Feast upon the Word Blog

A blog focused on LDS scriptures and teaching

What God Learned from the Flood

Posted by BrianJ on April 18, 2010

“The earth also was corrupt before God, and the earth was filled with violence.”

That’s how the flood story begins. So what do you do with a world incorrigibly filled with violence?

God met this violence with tremendous violence of his own: a deadly flood. The problem, which stood out to me recently as I studied Genesis, is that one, maybe two, generations later violence is rampant once again. As far as ridding the world of violence, the Flood appears to have been quite unsuccessful—and thankfully, God promised never to try that again!

Now, maybe I was being a bit facetious in the title when I suggested that God needed to learn something, but perhaps that’s the lesson of the Flood for us: you cannot successfully fight violence with violence.

5 Responses to “What God Learned from the Flood”

  1. Gerald Twitchell said

    It may be possible that we fall for the newsworthiness of violence and miss the real point of the removal of a civilization. It may be that when we apprehend where we are, what we are to be about, and the consequences, it may have been more about agency and the lack of it in civilizations who exhibit one of the attributes of the destruction of agency, violence.

    When Nephi was taught that it was better for one man to die than for a people to dwell in ignorance of the crucial knowledge to understand and use agency to become like God, it was not about violence, but the danger of losing the capacity to become like God.

    To be sure there is violence enough and to spare in this world, but the determination to rule with blood and horror is all about the destruction of agency and taking away the chance that anyone can become like God by those who will never be able to do that.
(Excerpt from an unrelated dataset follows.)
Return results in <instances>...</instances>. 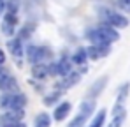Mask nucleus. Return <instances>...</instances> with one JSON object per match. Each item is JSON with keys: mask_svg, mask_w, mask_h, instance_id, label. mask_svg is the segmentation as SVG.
<instances>
[{"mask_svg": "<svg viewBox=\"0 0 130 127\" xmlns=\"http://www.w3.org/2000/svg\"><path fill=\"white\" fill-rule=\"evenodd\" d=\"M86 39L91 44H102V46H111L112 42H116L120 39V34L116 28H112L111 25L102 23L97 28H90L86 32Z\"/></svg>", "mask_w": 130, "mask_h": 127, "instance_id": "nucleus-1", "label": "nucleus"}, {"mask_svg": "<svg viewBox=\"0 0 130 127\" xmlns=\"http://www.w3.org/2000/svg\"><path fill=\"white\" fill-rule=\"evenodd\" d=\"M26 60L35 65V64H46L51 57H53V51L47 48V46H39V44H28L26 49Z\"/></svg>", "mask_w": 130, "mask_h": 127, "instance_id": "nucleus-2", "label": "nucleus"}, {"mask_svg": "<svg viewBox=\"0 0 130 127\" xmlns=\"http://www.w3.org/2000/svg\"><path fill=\"white\" fill-rule=\"evenodd\" d=\"M95 108H97L95 99H90V97H88L86 101H83V103H81V106H79V113L72 118V122L69 124V127H85L86 120L91 117V115H93Z\"/></svg>", "mask_w": 130, "mask_h": 127, "instance_id": "nucleus-3", "label": "nucleus"}, {"mask_svg": "<svg viewBox=\"0 0 130 127\" xmlns=\"http://www.w3.org/2000/svg\"><path fill=\"white\" fill-rule=\"evenodd\" d=\"M26 106V97L20 92H2L0 108L2 109H23Z\"/></svg>", "mask_w": 130, "mask_h": 127, "instance_id": "nucleus-4", "label": "nucleus"}, {"mask_svg": "<svg viewBox=\"0 0 130 127\" xmlns=\"http://www.w3.org/2000/svg\"><path fill=\"white\" fill-rule=\"evenodd\" d=\"M102 12V20L106 25H111L112 28H127L128 27V18L116 12V11H111V9H100Z\"/></svg>", "mask_w": 130, "mask_h": 127, "instance_id": "nucleus-5", "label": "nucleus"}, {"mask_svg": "<svg viewBox=\"0 0 130 127\" xmlns=\"http://www.w3.org/2000/svg\"><path fill=\"white\" fill-rule=\"evenodd\" d=\"M70 71H74V69H72V60H70L69 57H65V55L49 65V76H62V78H63Z\"/></svg>", "mask_w": 130, "mask_h": 127, "instance_id": "nucleus-6", "label": "nucleus"}, {"mask_svg": "<svg viewBox=\"0 0 130 127\" xmlns=\"http://www.w3.org/2000/svg\"><path fill=\"white\" fill-rule=\"evenodd\" d=\"M81 72L79 71H70L67 76L62 78V81L60 83H56V90H60V92H63L67 88H72V86H76V85L81 81Z\"/></svg>", "mask_w": 130, "mask_h": 127, "instance_id": "nucleus-7", "label": "nucleus"}, {"mask_svg": "<svg viewBox=\"0 0 130 127\" xmlns=\"http://www.w3.org/2000/svg\"><path fill=\"white\" fill-rule=\"evenodd\" d=\"M7 48L11 51V55L14 57V60L18 62V65H21V58L25 57V48H23V41L21 39H9L7 41Z\"/></svg>", "mask_w": 130, "mask_h": 127, "instance_id": "nucleus-8", "label": "nucleus"}, {"mask_svg": "<svg viewBox=\"0 0 130 127\" xmlns=\"http://www.w3.org/2000/svg\"><path fill=\"white\" fill-rule=\"evenodd\" d=\"M111 53V46H102V44H91L86 48V55L90 60H99L104 58Z\"/></svg>", "mask_w": 130, "mask_h": 127, "instance_id": "nucleus-9", "label": "nucleus"}, {"mask_svg": "<svg viewBox=\"0 0 130 127\" xmlns=\"http://www.w3.org/2000/svg\"><path fill=\"white\" fill-rule=\"evenodd\" d=\"M25 118V111L23 109H5V113L0 117L2 125L5 124H14V122H23Z\"/></svg>", "mask_w": 130, "mask_h": 127, "instance_id": "nucleus-10", "label": "nucleus"}, {"mask_svg": "<svg viewBox=\"0 0 130 127\" xmlns=\"http://www.w3.org/2000/svg\"><path fill=\"white\" fill-rule=\"evenodd\" d=\"M0 92H18V81L12 74L0 76Z\"/></svg>", "mask_w": 130, "mask_h": 127, "instance_id": "nucleus-11", "label": "nucleus"}, {"mask_svg": "<svg viewBox=\"0 0 130 127\" xmlns=\"http://www.w3.org/2000/svg\"><path fill=\"white\" fill-rule=\"evenodd\" d=\"M70 111H72V104H70L69 101H63V103L56 104L55 113H53V118H55L56 122H63L65 118L70 115Z\"/></svg>", "mask_w": 130, "mask_h": 127, "instance_id": "nucleus-12", "label": "nucleus"}, {"mask_svg": "<svg viewBox=\"0 0 130 127\" xmlns=\"http://www.w3.org/2000/svg\"><path fill=\"white\" fill-rule=\"evenodd\" d=\"M109 78L107 76H100L95 83L91 85V88H90V99H95V97H99L102 92H104V88H106V85H107Z\"/></svg>", "mask_w": 130, "mask_h": 127, "instance_id": "nucleus-13", "label": "nucleus"}, {"mask_svg": "<svg viewBox=\"0 0 130 127\" xmlns=\"http://www.w3.org/2000/svg\"><path fill=\"white\" fill-rule=\"evenodd\" d=\"M32 76L35 80H46L49 76V65H46V64H35L32 67Z\"/></svg>", "mask_w": 130, "mask_h": 127, "instance_id": "nucleus-14", "label": "nucleus"}, {"mask_svg": "<svg viewBox=\"0 0 130 127\" xmlns=\"http://www.w3.org/2000/svg\"><path fill=\"white\" fill-rule=\"evenodd\" d=\"M72 64H76V65H85L88 60V55H86V48H77L76 51H74V55H72Z\"/></svg>", "mask_w": 130, "mask_h": 127, "instance_id": "nucleus-15", "label": "nucleus"}, {"mask_svg": "<svg viewBox=\"0 0 130 127\" xmlns=\"http://www.w3.org/2000/svg\"><path fill=\"white\" fill-rule=\"evenodd\" d=\"M34 127H51V117L47 113H39L35 117Z\"/></svg>", "mask_w": 130, "mask_h": 127, "instance_id": "nucleus-16", "label": "nucleus"}, {"mask_svg": "<svg viewBox=\"0 0 130 127\" xmlns=\"http://www.w3.org/2000/svg\"><path fill=\"white\" fill-rule=\"evenodd\" d=\"M34 28H35V25H34V23H26L23 28H20V32H18V39H21V41L30 39V35L34 34Z\"/></svg>", "mask_w": 130, "mask_h": 127, "instance_id": "nucleus-17", "label": "nucleus"}, {"mask_svg": "<svg viewBox=\"0 0 130 127\" xmlns=\"http://www.w3.org/2000/svg\"><path fill=\"white\" fill-rule=\"evenodd\" d=\"M106 115H107V111L102 108L95 117H93V120H91V124L88 127H104V122H106Z\"/></svg>", "mask_w": 130, "mask_h": 127, "instance_id": "nucleus-18", "label": "nucleus"}, {"mask_svg": "<svg viewBox=\"0 0 130 127\" xmlns=\"http://www.w3.org/2000/svg\"><path fill=\"white\" fill-rule=\"evenodd\" d=\"M128 92H130V83H123L121 88L118 90V99H116V104H125L127 97H128Z\"/></svg>", "mask_w": 130, "mask_h": 127, "instance_id": "nucleus-19", "label": "nucleus"}, {"mask_svg": "<svg viewBox=\"0 0 130 127\" xmlns=\"http://www.w3.org/2000/svg\"><path fill=\"white\" fill-rule=\"evenodd\" d=\"M4 23H7V25L16 28V25H18V12L16 11H5L4 12Z\"/></svg>", "mask_w": 130, "mask_h": 127, "instance_id": "nucleus-20", "label": "nucleus"}, {"mask_svg": "<svg viewBox=\"0 0 130 127\" xmlns=\"http://www.w3.org/2000/svg\"><path fill=\"white\" fill-rule=\"evenodd\" d=\"M60 95H62V92H60V90H55L53 94H49V95H46V97H44L42 103H44L46 106H55L56 103H58Z\"/></svg>", "mask_w": 130, "mask_h": 127, "instance_id": "nucleus-21", "label": "nucleus"}, {"mask_svg": "<svg viewBox=\"0 0 130 127\" xmlns=\"http://www.w3.org/2000/svg\"><path fill=\"white\" fill-rule=\"evenodd\" d=\"M125 118H127V115H118V117H112V122H111L107 127H121V125H123V122H125Z\"/></svg>", "mask_w": 130, "mask_h": 127, "instance_id": "nucleus-22", "label": "nucleus"}, {"mask_svg": "<svg viewBox=\"0 0 130 127\" xmlns=\"http://www.w3.org/2000/svg\"><path fill=\"white\" fill-rule=\"evenodd\" d=\"M2 32H4L5 35H9V37L16 35V28L11 27V25H7V23H4V21H2Z\"/></svg>", "mask_w": 130, "mask_h": 127, "instance_id": "nucleus-23", "label": "nucleus"}, {"mask_svg": "<svg viewBox=\"0 0 130 127\" xmlns=\"http://www.w3.org/2000/svg\"><path fill=\"white\" fill-rule=\"evenodd\" d=\"M118 115H127L123 104H114L112 106V117H118Z\"/></svg>", "mask_w": 130, "mask_h": 127, "instance_id": "nucleus-24", "label": "nucleus"}, {"mask_svg": "<svg viewBox=\"0 0 130 127\" xmlns=\"http://www.w3.org/2000/svg\"><path fill=\"white\" fill-rule=\"evenodd\" d=\"M118 5L121 7V11L130 12V0H118Z\"/></svg>", "mask_w": 130, "mask_h": 127, "instance_id": "nucleus-25", "label": "nucleus"}, {"mask_svg": "<svg viewBox=\"0 0 130 127\" xmlns=\"http://www.w3.org/2000/svg\"><path fill=\"white\" fill-rule=\"evenodd\" d=\"M5 9H7V0H0V16L5 12Z\"/></svg>", "mask_w": 130, "mask_h": 127, "instance_id": "nucleus-26", "label": "nucleus"}, {"mask_svg": "<svg viewBox=\"0 0 130 127\" xmlns=\"http://www.w3.org/2000/svg\"><path fill=\"white\" fill-rule=\"evenodd\" d=\"M2 127H26L23 122H14V124H5V125H2Z\"/></svg>", "mask_w": 130, "mask_h": 127, "instance_id": "nucleus-27", "label": "nucleus"}, {"mask_svg": "<svg viewBox=\"0 0 130 127\" xmlns=\"http://www.w3.org/2000/svg\"><path fill=\"white\" fill-rule=\"evenodd\" d=\"M5 64V53H4V49L0 48V65H4Z\"/></svg>", "mask_w": 130, "mask_h": 127, "instance_id": "nucleus-28", "label": "nucleus"}, {"mask_svg": "<svg viewBox=\"0 0 130 127\" xmlns=\"http://www.w3.org/2000/svg\"><path fill=\"white\" fill-rule=\"evenodd\" d=\"M4 74H7V69H4V65H0V76H4Z\"/></svg>", "mask_w": 130, "mask_h": 127, "instance_id": "nucleus-29", "label": "nucleus"}]
</instances>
Perhaps it is even a loving Father removing those who have succumbed to such a degree of violence from further condemning themselves.

  2. Jacob J said

    Well, if that is what God learned from the flood then he is not very good at logic. He could have learned that one massive act of violence is unlikely to stop all future violence, but to extropolate from the flood story to pacifism is a leap indeed. Plus, if you keep reading you’ll find out God didn’t turn over a new non-violent leaf after the flood. Also, we routinely fight violence with violence and it is by concentrating the threat of violence in one place (police) that we have created the least violent time in our earth’s history (which is now).

  3. BrianJ said

    Jacob: You’re probably right.

    Still, I wonder about how the story is presented: God sees some problem with the world, decides to “fix it,” but then the world is right back where it was before the “fix.” What’s the point? If the fix worked, why not do it again (and again and again and again) every time there’s rampant evilness? If it didn’t work, why not?

    “if you keep reading you’ll find out God didn’t turn over a new non-violent leaf” Yeah, that God of the OT is one complicated guy, preaching forgiveness and mercy one minute and then telling the Israelites to go slaughter children the next.
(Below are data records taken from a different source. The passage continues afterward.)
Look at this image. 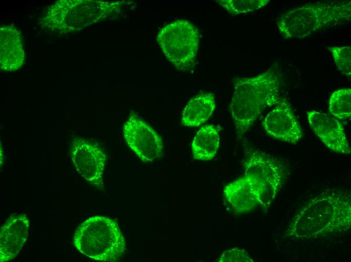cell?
<instances>
[{
	"label": "cell",
	"mask_w": 351,
	"mask_h": 262,
	"mask_svg": "<svg viewBox=\"0 0 351 262\" xmlns=\"http://www.w3.org/2000/svg\"><path fill=\"white\" fill-rule=\"evenodd\" d=\"M328 105L331 115L339 119H350V88H342L335 91L329 98Z\"/></svg>",
	"instance_id": "obj_17"
},
{
	"label": "cell",
	"mask_w": 351,
	"mask_h": 262,
	"mask_svg": "<svg viewBox=\"0 0 351 262\" xmlns=\"http://www.w3.org/2000/svg\"><path fill=\"white\" fill-rule=\"evenodd\" d=\"M269 0H217L229 14L241 15L257 11L266 6Z\"/></svg>",
	"instance_id": "obj_18"
},
{
	"label": "cell",
	"mask_w": 351,
	"mask_h": 262,
	"mask_svg": "<svg viewBox=\"0 0 351 262\" xmlns=\"http://www.w3.org/2000/svg\"><path fill=\"white\" fill-rule=\"evenodd\" d=\"M128 147L144 163H152L163 155V144L158 134L136 114L132 113L123 126Z\"/></svg>",
	"instance_id": "obj_8"
},
{
	"label": "cell",
	"mask_w": 351,
	"mask_h": 262,
	"mask_svg": "<svg viewBox=\"0 0 351 262\" xmlns=\"http://www.w3.org/2000/svg\"><path fill=\"white\" fill-rule=\"evenodd\" d=\"M332 54L338 70L348 78L351 76V47L350 46L327 47Z\"/></svg>",
	"instance_id": "obj_19"
},
{
	"label": "cell",
	"mask_w": 351,
	"mask_h": 262,
	"mask_svg": "<svg viewBox=\"0 0 351 262\" xmlns=\"http://www.w3.org/2000/svg\"><path fill=\"white\" fill-rule=\"evenodd\" d=\"M124 1H61L45 18L47 27L66 32L77 31L122 11Z\"/></svg>",
	"instance_id": "obj_5"
},
{
	"label": "cell",
	"mask_w": 351,
	"mask_h": 262,
	"mask_svg": "<svg viewBox=\"0 0 351 262\" xmlns=\"http://www.w3.org/2000/svg\"><path fill=\"white\" fill-rule=\"evenodd\" d=\"M262 125L270 137L287 143L296 144L303 135L293 110L285 98L267 113Z\"/></svg>",
	"instance_id": "obj_10"
},
{
	"label": "cell",
	"mask_w": 351,
	"mask_h": 262,
	"mask_svg": "<svg viewBox=\"0 0 351 262\" xmlns=\"http://www.w3.org/2000/svg\"><path fill=\"white\" fill-rule=\"evenodd\" d=\"M350 226V195L333 189L306 203L292 218L283 236L298 241L312 240L344 232Z\"/></svg>",
	"instance_id": "obj_1"
},
{
	"label": "cell",
	"mask_w": 351,
	"mask_h": 262,
	"mask_svg": "<svg viewBox=\"0 0 351 262\" xmlns=\"http://www.w3.org/2000/svg\"><path fill=\"white\" fill-rule=\"evenodd\" d=\"M243 165L245 174L255 177L263 184L264 191L260 206L269 208L285 182L287 167L273 156L250 148L246 152Z\"/></svg>",
	"instance_id": "obj_7"
},
{
	"label": "cell",
	"mask_w": 351,
	"mask_h": 262,
	"mask_svg": "<svg viewBox=\"0 0 351 262\" xmlns=\"http://www.w3.org/2000/svg\"><path fill=\"white\" fill-rule=\"evenodd\" d=\"M264 188L255 177L245 174L227 184L223 194L227 202L235 212L244 213L260 205Z\"/></svg>",
	"instance_id": "obj_12"
},
{
	"label": "cell",
	"mask_w": 351,
	"mask_h": 262,
	"mask_svg": "<svg viewBox=\"0 0 351 262\" xmlns=\"http://www.w3.org/2000/svg\"><path fill=\"white\" fill-rule=\"evenodd\" d=\"M350 19V1H329L310 3L290 10L278 18L277 26L286 38H305Z\"/></svg>",
	"instance_id": "obj_3"
},
{
	"label": "cell",
	"mask_w": 351,
	"mask_h": 262,
	"mask_svg": "<svg viewBox=\"0 0 351 262\" xmlns=\"http://www.w3.org/2000/svg\"><path fill=\"white\" fill-rule=\"evenodd\" d=\"M218 261L219 262L254 261L245 249L238 247H234L224 251Z\"/></svg>",
	"instance_id": "obj_20"
},
{
	"label": "cell",
	"mask_w": 351,
	"mask_h": 262,
	"mask_svg": "<svg viewBox=\"0 0 351 262\" xmlns=\"http://www.w3.org/2000/svg\"><path fill=\"white\" fill-rule=\"evenodd\" d=\"M1 68L14 71L24 63L25 53L20 32L11 26H3L0 29Z\"/></svg>",
	"instance_id": "obj_14"
},
{
	"label": "cell",
	"mask_w": 351,
	"mask_h": 262,
	"mask_svg": "<svg viewBox=\"0 0 351 262\" xmlns=\"http://www.w3.org/2000/svg\"><path fill=\"white\" fill-rule=\"evenodd\" d=\"M157 41L166 58L177 70L186 72L194 67L199 34L191 22L181 19L165 25L159 31Z\"/></svg>",
	"instance_id": "obj_6"
},
{
	"label": "cell",
	"mask_w": 351,
	"mask_h": 262,
	"mask_svg": "<svg viewBox=\"0 0 351 262\" xmlns=\"http://www.w3.org/2000/svg\"><path fill=\"white\" fill-rule=\"evenodd\" d=\"M29 220L25 214H12L0 230V261L14 259L26 242Z\"/></svg>",
	"instance_id": "obj_13"
},
{
	"label": "cell",
	"mask_w": 351,
	"mask_h": 262,
	"mask_svg": "<svg viewBox=\"0 0 351 262\" xmlns=\"http://www.w3.org/2000/svg\"><path fill=\"white\" fill-rule=\"evenodd\" d=\"M215 108L214 94L210 92L201 93L192 98L185 107L182 124L189 127L198 126L209 118Z\"/></svg>",
	"instance_id": "obj_15"
},
{
	"label": "cell",
	"mask_w": 351,
	"mask_h": 262,
	"mask_svg": "<svg viewBox=\"0 0 351 262\" xmlns=\"http://www.w3.org/2000/svg\"><path fill=\"white\" fill-rule=\"evenodd\" d=\"M219 144V135L214 125L210 124L202 127L192 143L193 158L200 161L212 159L217 152Z\"/></svg>",
	"instance_id": "obj_16"
},
{
	"label": "cell",
	"mask_w": 351,
	"mask_h": 262,
	"mask_svg": "<svg viewBox=\"0 0 351 262\" xmlns=\"http://www.w3.org/2000/svg\"><path fill=\"white\" fill-rule=\"evenodd\" d=\"M283 74L276 63L252 77H235L234 92L229 105L236 134L241 139L267 108L282 100Z\"/></svg>",
	"instance_id": "obj_2"
},
{
	"label": "cell",
	"mask_w": 351,
	"mask_h": 262,
	"mask_svg": "<svg viewBox=\"0 0 351 262\" xmlns=\"http://www.w3.org/2000/svg\"><path fill=\"white\" fill-rule=\"evenodd\" d=\"M307 117L313 132L328 149L340 154H350L344 129L337 118L315 110L308 111Z\"/></svg>",
	"instance_id": "obj_11"
},
{
	"label": "cell",
	"mask_w": 351,
	"mask_h": 262,
	"mask_svg": "<svg viewBox=\"0 0 351 262\" xmlns=\"http://www.w3.org/2000/svg\"><path fill=\"white\" fill-rule=\"evenodd\" d=\"M71 157L79 173L96 188L104 190L106 156L103 150L90 141L78 139L72 148Z\"/></svg>",
	"instance_id": "obj_9"
},
{
	"label": "cell",
	"mask_w": 351,
	"mask_h": 262,
	"mask_svg": "<svg viewBox=\"0 0 351 262\" xmlns=\"http://www.w3.org/2000/svg\"><path fill=\"white\" fill-rule=\"evenodd\" d=\"M73 243L84 255L96 261L119 260L126 251V242L118 223L105 216H92L76 228Z\"/></svg>",
	"instance_id": "obj_4"
}]
</instances>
    “but to extrapolate…is a leap indeed.” I’m not too worried about interpreting the God of the OT as an extremist, btw. I think the book is filled with stories that teach a particular moral/lesson to a the extreme, only to be contradicted by another story that takes it to the opposite extreme. If we patterned our lives exactly after the OT God’s actions we’d be a mess, and I think the stories are better read as exaggerations to make a point. Thus, for example, I’m comfortable with the idea of telling the Israelites to completely destroy all things Amalekite (since this a lesson about not accepting the least amount of impure influence (that’s a silly term I just made up, but oh well)) while in practice I think it would be totally deplorable.

    “it is by concentrating the threat of violence in one place (police) that we have created the least violent time in our earth’s history (which is now).” Yes, that’s certainly part of our peace, but to suggest that our police force is the only reason our day is the least violent in history would also be a big leap. In the end, I think a lot of scripture stories are extremes that highlight only one consideration of the larger equations we face as we try to choose the right/best path—“a time to kill, a time to heal, a time to break down, a time to build up” and all that. Instead of getting precise calculations from God (e.g., you may not strike back if someone hits you above the waist but below the throat but not directly in the sides or the exact center of the small of the back unless it is with an open fist…) we get the extremes.
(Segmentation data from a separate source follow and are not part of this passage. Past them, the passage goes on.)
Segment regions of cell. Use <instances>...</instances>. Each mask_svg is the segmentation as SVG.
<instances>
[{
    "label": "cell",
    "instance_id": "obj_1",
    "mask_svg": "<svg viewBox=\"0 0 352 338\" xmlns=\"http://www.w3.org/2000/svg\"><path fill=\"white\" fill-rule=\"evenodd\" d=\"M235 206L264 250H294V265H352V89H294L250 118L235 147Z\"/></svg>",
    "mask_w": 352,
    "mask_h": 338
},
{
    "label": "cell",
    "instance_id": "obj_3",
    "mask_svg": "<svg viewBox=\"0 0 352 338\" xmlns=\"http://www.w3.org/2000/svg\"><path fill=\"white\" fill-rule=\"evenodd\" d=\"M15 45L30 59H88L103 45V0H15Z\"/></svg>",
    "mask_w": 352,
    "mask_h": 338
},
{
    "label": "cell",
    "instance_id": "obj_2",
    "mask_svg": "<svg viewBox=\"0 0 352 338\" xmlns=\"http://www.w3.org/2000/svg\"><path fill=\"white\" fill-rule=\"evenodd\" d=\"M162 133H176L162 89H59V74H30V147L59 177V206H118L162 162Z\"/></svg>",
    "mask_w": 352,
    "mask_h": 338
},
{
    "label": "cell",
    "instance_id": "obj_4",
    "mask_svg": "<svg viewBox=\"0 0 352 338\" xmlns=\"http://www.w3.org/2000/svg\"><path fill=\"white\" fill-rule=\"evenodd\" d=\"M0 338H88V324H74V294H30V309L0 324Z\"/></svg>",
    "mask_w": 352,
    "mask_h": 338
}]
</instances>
  4. […] What God Learned from the Flood […]

  5. kirkcaudle said

    “by concentrating the threat of violence in one place (police)…we have created the least violent time in our earth’s history.”-Jacob

    This is a good observation. I am not trying to start a political debate here, but it makes me think about “the right to bare arms” in a different light. Imagine what the world would be like if the only threat of violence came from God and not man.

    Perhaps that is part of the problem with humanity today. Our threats of punishment (violence) come from too many directions. We are often less concerned with what God can do to us and more concerned with how other humans can harm us. Most people in the world today do not see the violence/punishment that takes place in their lives being centered around God. Maybe we have lost track of something?

    By this logic, maybe the flood was God’s way of showing humanity that he is ultimately in control. The only threats to humanity that really matter are concentrated within Him.